Born in the town of Puerto Tejada, Cauca in 1939, “El Showman de la Salsa” was raised in the barrio of Obrero, Cali, and was distinguished from an early age by his thin stature, sharp sense of style, strikingly wide-ranging voice and fiery dance moves. After several years singing and dancing with smaller bands in Cali, in 1965 Piper joined El Combo Swing, which then became the house band of the Monterrey nightclub in the port city of Buenaventura in 1968. Led by saxophonist José Duval Osorio with the principal composer being the pianist Luis Zúñiga “El Chiqui”, the re-named octet El Combo Monterrey were fronted by the dynamic vocal duo of Piper Pimienta and Pedro Botina Guevara, aka “Peter Scoot”. Several members went on to become important sidemen in the bands Grupo Niche and Orquesta Guayacán, but it was Piper Pimienta, making his recording debut here, who would go on to the most fame through his association with Discos Fuentes and Julio Ernesto Estrada, aka Fruko. After coming to the attention of producer José María Fuentes in Medellín in 1970, the band was boastfully renamed El Gran Combo Los Supremos and signed for a one album deal, recording “Atiza y ataja” (“Push and Pull”) in April of 1971.

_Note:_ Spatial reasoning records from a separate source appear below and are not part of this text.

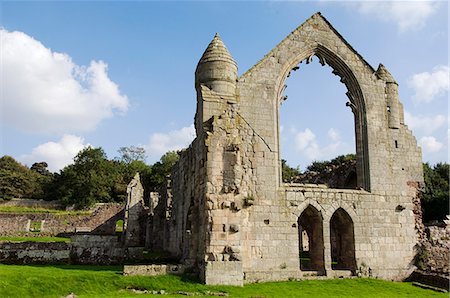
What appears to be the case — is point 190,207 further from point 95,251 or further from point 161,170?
point 161,170

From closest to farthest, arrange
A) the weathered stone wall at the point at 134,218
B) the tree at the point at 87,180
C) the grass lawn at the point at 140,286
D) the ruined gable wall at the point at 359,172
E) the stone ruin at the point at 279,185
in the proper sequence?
1. the grass lawn at the point at 140,286
2. the stone ruin at the point at 279,185
3. the ruined gable wall at the point at 359,172
4. the weathered stone wall at the point at 134,218
5. the tree at the point at 87,180

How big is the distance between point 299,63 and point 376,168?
516 centimetres

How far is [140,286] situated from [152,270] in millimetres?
843

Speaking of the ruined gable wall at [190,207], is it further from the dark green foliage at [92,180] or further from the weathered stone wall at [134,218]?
the dark green foliage at [92,180]

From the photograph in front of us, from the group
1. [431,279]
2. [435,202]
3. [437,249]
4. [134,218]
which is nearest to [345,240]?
[431,279]

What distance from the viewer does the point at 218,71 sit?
590 inches

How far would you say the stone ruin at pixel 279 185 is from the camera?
13.1 meters

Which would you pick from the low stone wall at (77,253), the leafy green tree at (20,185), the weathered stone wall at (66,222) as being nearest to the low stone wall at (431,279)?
the low stone wall at (77,253)

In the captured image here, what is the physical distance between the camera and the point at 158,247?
22.9 metres

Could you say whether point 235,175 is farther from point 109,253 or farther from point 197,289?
point 109,253

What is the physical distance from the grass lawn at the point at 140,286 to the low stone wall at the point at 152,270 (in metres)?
0.24

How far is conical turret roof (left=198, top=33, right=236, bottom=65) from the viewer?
49.9 ft

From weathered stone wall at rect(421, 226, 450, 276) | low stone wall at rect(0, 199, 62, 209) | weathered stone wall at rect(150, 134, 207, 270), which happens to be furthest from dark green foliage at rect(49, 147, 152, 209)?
weathered stone wall at rect(421, 226, 450, 276)

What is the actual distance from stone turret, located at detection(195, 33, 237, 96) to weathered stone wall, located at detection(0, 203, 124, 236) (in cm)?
2154
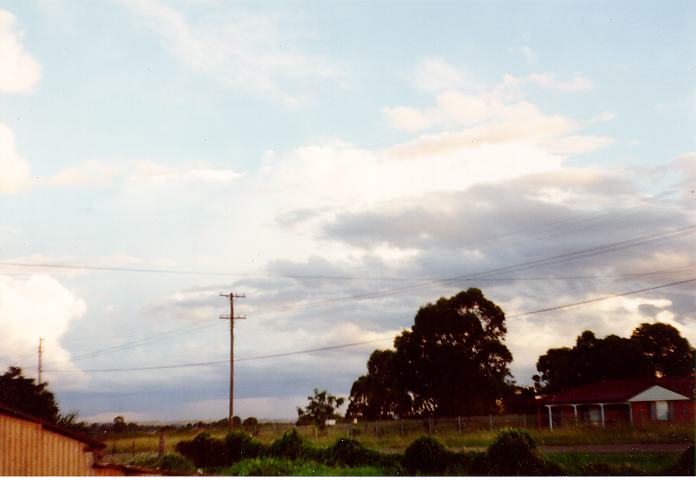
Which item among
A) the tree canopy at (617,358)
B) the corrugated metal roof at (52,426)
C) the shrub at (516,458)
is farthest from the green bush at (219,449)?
the tree canopy at (617,358)

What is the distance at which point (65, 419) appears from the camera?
146 ft

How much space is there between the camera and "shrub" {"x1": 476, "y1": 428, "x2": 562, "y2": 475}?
96.8 ft

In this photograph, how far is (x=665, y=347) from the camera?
77500mm

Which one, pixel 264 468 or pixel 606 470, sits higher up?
pixel 606 470

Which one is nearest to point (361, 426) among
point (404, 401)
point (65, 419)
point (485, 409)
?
point (404, 401)

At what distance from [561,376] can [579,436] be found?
99.3 feet

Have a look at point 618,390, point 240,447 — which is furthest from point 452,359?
point 240,447

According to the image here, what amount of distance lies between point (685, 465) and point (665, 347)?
5594 centimetres

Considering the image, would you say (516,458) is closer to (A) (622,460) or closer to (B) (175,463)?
(A) (622,460)

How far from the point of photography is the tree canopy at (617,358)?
228 ft

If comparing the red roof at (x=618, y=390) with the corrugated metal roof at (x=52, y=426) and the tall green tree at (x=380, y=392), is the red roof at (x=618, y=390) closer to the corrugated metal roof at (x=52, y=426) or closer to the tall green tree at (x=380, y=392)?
the tall green tree at (x=380, y=392)

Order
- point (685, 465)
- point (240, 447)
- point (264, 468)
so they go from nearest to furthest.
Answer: point (685, 465), point (264, 468), point (240, 447)

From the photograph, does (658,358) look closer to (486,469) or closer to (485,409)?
(485,409)

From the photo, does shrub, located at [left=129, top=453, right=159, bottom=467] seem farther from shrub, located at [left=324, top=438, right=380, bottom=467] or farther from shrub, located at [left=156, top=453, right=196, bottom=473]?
shrub, located at [left=324, top=438, right=380, bottom=467]
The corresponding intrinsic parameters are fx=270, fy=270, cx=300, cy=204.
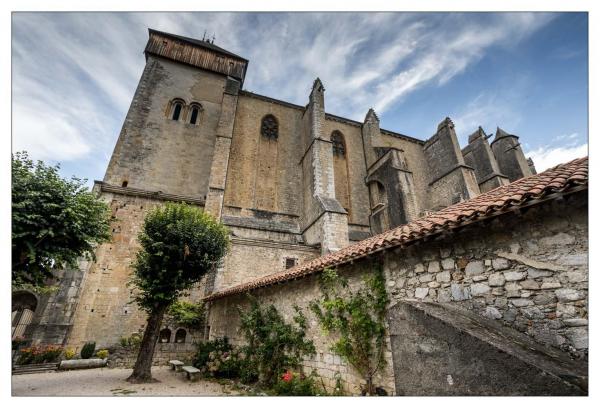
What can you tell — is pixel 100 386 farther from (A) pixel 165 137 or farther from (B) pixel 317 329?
(A) pixel 165 137

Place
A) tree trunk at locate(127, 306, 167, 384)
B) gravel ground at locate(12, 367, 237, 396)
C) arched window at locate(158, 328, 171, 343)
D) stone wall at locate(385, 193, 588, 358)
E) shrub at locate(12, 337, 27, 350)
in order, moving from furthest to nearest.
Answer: arched window at locate(158, 328, 171, 343), shrub at locate(12, 337, 27, 350), tree trunk at locate(127, 306, 167, 384), gravel ground at locate(12, 367, 237, 396), stone wall at locate(385, 193, 588, 358)

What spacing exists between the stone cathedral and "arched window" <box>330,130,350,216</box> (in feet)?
0.25

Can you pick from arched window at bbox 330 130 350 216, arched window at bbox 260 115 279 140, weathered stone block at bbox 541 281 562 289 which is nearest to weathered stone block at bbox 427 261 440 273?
weathered stone block at bbox 541 281 562 289

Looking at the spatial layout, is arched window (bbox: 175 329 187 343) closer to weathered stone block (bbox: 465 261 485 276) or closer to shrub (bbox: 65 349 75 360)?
shrub (bbox: 65 349 75 360)

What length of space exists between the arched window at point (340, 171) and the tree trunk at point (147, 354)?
39.0 feet

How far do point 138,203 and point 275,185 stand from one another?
735 cm

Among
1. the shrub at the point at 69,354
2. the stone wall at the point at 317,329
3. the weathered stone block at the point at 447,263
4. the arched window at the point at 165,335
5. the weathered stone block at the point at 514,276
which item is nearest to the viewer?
the weathered stone block at the point at 514,276

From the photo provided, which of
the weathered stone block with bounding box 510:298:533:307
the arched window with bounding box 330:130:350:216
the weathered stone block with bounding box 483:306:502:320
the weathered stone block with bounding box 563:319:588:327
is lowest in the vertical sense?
the weathered stone block with bounding box 563:319:588:327

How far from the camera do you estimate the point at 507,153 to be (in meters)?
17.6

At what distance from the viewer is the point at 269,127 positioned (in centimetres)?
1847

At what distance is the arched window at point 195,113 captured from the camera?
18070 mm

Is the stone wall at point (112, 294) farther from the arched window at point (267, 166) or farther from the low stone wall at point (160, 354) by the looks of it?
the arched window at point (267, 166)

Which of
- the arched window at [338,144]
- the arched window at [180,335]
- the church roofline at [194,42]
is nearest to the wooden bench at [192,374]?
the arched window at [180,335]

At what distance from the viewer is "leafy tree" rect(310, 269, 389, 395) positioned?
14.6 feet
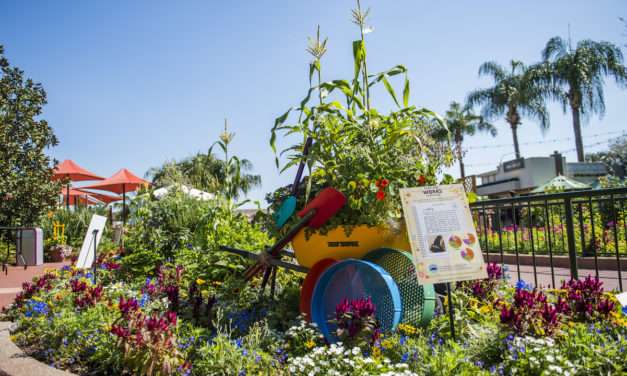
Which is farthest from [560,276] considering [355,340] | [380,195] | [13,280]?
[13,280]

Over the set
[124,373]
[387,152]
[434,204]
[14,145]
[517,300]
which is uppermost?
[14,145]

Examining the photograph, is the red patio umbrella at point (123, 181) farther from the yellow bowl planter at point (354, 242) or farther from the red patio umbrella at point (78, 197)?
the yellow bowl planter at point (354, 242)

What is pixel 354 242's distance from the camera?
9.55ft

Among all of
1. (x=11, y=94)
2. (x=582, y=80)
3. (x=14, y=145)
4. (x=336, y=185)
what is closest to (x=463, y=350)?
(x=336, y=185)

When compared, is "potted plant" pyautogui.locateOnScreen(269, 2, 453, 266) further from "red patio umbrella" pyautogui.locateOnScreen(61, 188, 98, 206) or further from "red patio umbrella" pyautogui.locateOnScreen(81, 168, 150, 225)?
"red patio umbrella" pyautogui.locateOnScreen(61, 188, 98, 206)

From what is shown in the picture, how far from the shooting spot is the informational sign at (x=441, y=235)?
87.4 inches

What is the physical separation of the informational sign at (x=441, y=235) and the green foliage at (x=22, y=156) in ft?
35.8

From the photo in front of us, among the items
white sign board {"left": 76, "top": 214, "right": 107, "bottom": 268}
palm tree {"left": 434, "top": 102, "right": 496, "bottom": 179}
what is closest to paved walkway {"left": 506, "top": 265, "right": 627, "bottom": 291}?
white sign board {"left": 76, "top": 214, "right": 107, "bottom": 268}

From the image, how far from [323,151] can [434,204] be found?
105cm

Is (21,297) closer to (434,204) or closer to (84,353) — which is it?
(84,353)

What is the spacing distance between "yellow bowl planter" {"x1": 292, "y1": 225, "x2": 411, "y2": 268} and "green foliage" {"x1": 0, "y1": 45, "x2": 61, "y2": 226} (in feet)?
33.1

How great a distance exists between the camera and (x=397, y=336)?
2303mm

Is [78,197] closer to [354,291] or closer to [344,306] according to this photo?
[354,291]

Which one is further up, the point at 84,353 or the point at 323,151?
the point at 323,151
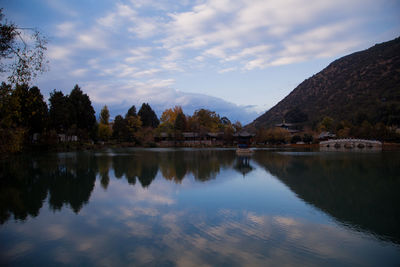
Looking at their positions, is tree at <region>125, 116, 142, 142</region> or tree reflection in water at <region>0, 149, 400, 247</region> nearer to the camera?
tree reflection in water at <region>0, 149, 400, 247</region>

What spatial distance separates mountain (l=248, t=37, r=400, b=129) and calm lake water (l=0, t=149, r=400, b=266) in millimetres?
58533

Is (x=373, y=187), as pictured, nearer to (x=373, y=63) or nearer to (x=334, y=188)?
(x=334, y=188)

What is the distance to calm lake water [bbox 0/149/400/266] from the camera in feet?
20.2

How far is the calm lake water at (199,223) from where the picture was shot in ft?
20.2

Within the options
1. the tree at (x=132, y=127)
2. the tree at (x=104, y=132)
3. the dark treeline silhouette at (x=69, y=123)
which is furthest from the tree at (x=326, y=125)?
the tree at (x=104, y=132)

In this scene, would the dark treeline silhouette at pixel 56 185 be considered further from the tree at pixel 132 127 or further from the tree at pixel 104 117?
the tree at pixel 104 117

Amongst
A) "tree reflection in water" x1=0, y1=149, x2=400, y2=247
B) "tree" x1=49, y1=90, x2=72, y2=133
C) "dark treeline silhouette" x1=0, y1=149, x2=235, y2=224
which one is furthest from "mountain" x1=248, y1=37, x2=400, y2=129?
"dark treeline silhouette" x1=0, y1=149, x2=235, y2=224

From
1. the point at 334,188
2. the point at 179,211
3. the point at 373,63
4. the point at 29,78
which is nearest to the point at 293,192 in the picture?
the point at 334,188

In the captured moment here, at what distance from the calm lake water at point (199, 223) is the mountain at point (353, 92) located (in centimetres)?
5853

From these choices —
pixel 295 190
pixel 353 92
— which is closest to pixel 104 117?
pixel 295 190

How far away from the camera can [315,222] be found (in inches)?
337

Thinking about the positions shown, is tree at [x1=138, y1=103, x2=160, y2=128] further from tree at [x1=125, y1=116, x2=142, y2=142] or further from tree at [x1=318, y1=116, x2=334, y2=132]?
tree at [x1=318, y1=116, x2=334, y2=132]

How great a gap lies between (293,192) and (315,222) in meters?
4.51

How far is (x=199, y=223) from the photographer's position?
27.6 feet
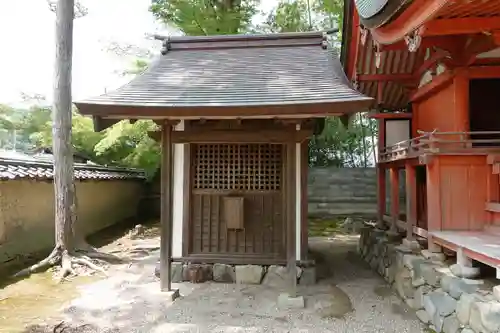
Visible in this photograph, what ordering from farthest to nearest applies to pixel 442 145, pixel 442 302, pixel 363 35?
1. pixel 363 35
2. pixel 442 145
3. pixel 442 302

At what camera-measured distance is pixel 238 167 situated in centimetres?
661

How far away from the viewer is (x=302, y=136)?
5484mm

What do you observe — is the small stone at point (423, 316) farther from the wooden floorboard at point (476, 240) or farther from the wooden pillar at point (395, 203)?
the wooden pillar at point (395, 203)

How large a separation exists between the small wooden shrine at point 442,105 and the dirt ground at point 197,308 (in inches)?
48.4

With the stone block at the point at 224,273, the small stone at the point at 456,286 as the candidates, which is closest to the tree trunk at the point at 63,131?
the stone block at the point at 224,273

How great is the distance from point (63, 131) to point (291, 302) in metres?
5.25

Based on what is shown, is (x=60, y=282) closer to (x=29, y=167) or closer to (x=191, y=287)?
(x=191, y=287)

Grounded firmly in the Cuban style of La Sonora Matancera, with a prominent piano and crisp trumpet sound augmented by an additional double sax, Los Supremos were also influenced by the NYC salsa dura and bugalú of Willie Colón, while also managing to include coastal Colombian tropical music like cumbia and currulao, throwing in some improvised descarga jamming as well, making for a varied and hard-edged mix for one of Discos Fuentes’ first, and finest, forays into making salsa records.

“Atiza y ataja” features 10 hard-hitting numbers and has long been a much sought-after collector’s item. The frenetically paced title opener is a largely improvised descarga guaguancó (jam session in the guaguancó rhythm). It became the biggest hit on the record, and no doubt helped to propel Piper Pimienta’s career and get him hired to sing lead with Fruko’s bands, Los Tesos and later The Latin Brothers, where the two would form a hit-making relationship that would write one of the most brilliant chapters in the history of Colombian tropical music. The next tunes, a paseaíto (short and fast paseo, akin to a cumbia) and a cumbia proper, were sung by Scoot and have that folkloric lyrical subject matter typical of the time. These are followed by ‘El mico’ (‘The Monkey’), a great example of Colombian “salsa dura” inspired by what was happening in New York and Puerto Rico at the time. The side closes out with another bouncy cumbia with Scoot on lead vocals and featuring the growling and whinnying equine trumpet of “Don Fabio” Espinosa.

Side two kicks off with the most obvious homage to what was happening at Fania Records in New York City with the “cumbelé” titled ‘Hacha y machete’. Next up is the funky Cuban-style guajira (mixed with son montuno) ‘Sin solución’, with vocals shared by Pimienta and Scoot, bringing the Sonora Matancera influence to the fore. That’s followed by ‘Guaguancó supremo’ in an upbeat descarga style, a party jam that was also popular in the dance halls and radio airwaves of Cali and Buenaventura. Probably most interesting on the record is the subsequent track, ‘Bahía La Linda’, because unless you are familiar with Pacific region Afro-Colombian musical genres, chances are you don’t know what a “currulao” is and are not expecting to hear it in a mostly salsa-oriented album. Piper, who was from the region where the currulao is played and danced, sings it with gusto and also name-checks Marcos “Markkitos” Micolta, the singer for Buenaventura’s Peregoyo y su Combo Vacaná, a group that pioneered the eclectic approach to recording albums with many diverse genres and styles. The record ends with what is perhaps the most experimental tune in the whole repertoire, mixing funky Latin soul/boogaloo with guaguancó, the whole thing punctuated with sleigh bells and a sort of garage rock Northern soul vibe that ends “Atiza y ataja” on an appropriately festive note.